It must be strange being the new kid on a block that you spent a decade helping to build into a skyscraper, but the man they call the animation tsar looks happy to be back at the drawing board aiming for the skies again.
Jeffrey Katzenberg, the 'K' in new studio DreamWorks SKG (S is for Steven Spielberg and G for David Geffen) has good reason to be smiling. The past four years have been spent laying the foundations for what he hopes will be his new animation empire at DreamWorks.
This year has finally brought the visual fruits of his labour with the release of computer generated animation, Antz, which has already scooped up more than US$74 million (about HK$573 million) at the box office so. There is also the Christmas release for the studio's new hand-drawn animation, Prince Of Egypt, to look forward to. Little wonder Katzenberg has seen fit to jet around Asia to personally explain his dream for a new kind of animation.
'It's been quite an adventure and gone really fast,' Katzenberg said during a brief stopover in Hong Kong. 'There has been a lot of work and a lot of exciting challenges along the way but I've loved it. Absolutely loved it.' Katzenberg is singing a different 'toon to his days as chairman of The Walt Disney Studios where he oversaw some of the studio's most successful animated features, such as Aladdin and The Lion King. He left Disney in 1994 after a falling-out with chairman Michael Eisner after he was overlooked for a promotion. He and partners, Spielberg and Geffen, pooled together more than US$2 billion to start DreamWorks, the first studio to be set up in Hollywood in more than 50 years.
Katzenberg also sued Disney for a share of the profits from the animated features produced during his time there and reportedly received a settlement from the studio which insiders estimate at more than US$100 million. That plus the fact that both DreamWorks' Antz and Disney's A Bug's Life are both computer-generated animations with a similar storyline, suggests that perhaps Katzenberg is putting himself in direct competition with his ex-employers.
The 45-year-old native New Yorker dismisses the fact that both studios are releasing an insect movie as 'coincidence'. 'That has happened in Hollywood before but people have made more out of it than there is,' he said. 'I hear A Bug's Life is great. I'm sure they will do very well with it [but] they're both very different movies.' Disney's animated features, and indeed most Hollywood animation, traditionally were aimed at the younger age group of viewers. With DreamWorks, Katzenberg is trying to rewrite the rules and provide the entertainment for a more mature audience.

> _ACTIVITIES_
1 - In one to three sentences, explain what the Katzenberg article says suggests that Katzenberg may be competing directly with his former employers.
2 - Answer these questions from the Katzenberg article, one per line:
(a) How much money did Katzenberg, Spielberg and Geffen pool together to start DreamWorks?
(b) How old is Katzenberg?
(c) Which hand-drawn animation from the studio is due for release at Christmas?
The lines that come after the article are not needed for any task.

> _Dataset entries_
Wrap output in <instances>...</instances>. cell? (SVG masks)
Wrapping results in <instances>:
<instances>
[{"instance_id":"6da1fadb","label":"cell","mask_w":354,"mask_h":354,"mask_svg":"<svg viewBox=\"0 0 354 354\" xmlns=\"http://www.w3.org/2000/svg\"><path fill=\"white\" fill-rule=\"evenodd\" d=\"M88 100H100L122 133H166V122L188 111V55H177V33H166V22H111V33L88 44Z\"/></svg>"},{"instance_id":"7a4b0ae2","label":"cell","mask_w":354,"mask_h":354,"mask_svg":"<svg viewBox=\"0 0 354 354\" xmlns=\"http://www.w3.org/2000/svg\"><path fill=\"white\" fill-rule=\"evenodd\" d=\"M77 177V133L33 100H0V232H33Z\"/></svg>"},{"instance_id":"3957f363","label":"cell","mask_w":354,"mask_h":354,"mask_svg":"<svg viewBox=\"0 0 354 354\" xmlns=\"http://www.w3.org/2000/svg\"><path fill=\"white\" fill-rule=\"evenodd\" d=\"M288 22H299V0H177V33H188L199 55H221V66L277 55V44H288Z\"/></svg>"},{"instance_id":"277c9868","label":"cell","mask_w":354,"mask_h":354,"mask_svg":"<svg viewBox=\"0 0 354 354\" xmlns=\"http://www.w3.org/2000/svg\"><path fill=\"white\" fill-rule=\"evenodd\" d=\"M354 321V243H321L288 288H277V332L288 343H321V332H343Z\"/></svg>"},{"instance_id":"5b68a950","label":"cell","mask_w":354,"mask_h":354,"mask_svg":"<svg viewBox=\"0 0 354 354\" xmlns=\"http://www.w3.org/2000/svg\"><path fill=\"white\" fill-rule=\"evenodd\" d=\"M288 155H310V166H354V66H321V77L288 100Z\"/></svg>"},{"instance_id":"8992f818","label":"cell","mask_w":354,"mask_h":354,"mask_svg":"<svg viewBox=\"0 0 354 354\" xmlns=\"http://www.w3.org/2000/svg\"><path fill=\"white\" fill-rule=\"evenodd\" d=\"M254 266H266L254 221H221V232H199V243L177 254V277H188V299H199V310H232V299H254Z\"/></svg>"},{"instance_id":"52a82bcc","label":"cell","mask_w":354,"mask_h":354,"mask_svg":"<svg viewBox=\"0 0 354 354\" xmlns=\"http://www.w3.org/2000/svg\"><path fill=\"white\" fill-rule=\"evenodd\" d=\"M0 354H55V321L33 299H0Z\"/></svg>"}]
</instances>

> _RESULTS BY TASK_
1 - Katzenberg sued Disney for a share of the profits from the animated features made during his time there and reportedly received a settlement that insiders estimate at more than US$100 million. In addition, DreamWorks' Antz and Disney's A Bug's Life are both computer-generated animations with a similar storyline.

2 -
(a) More than US$2 billion.
(b) 45.
(c) Prince Of Egypt.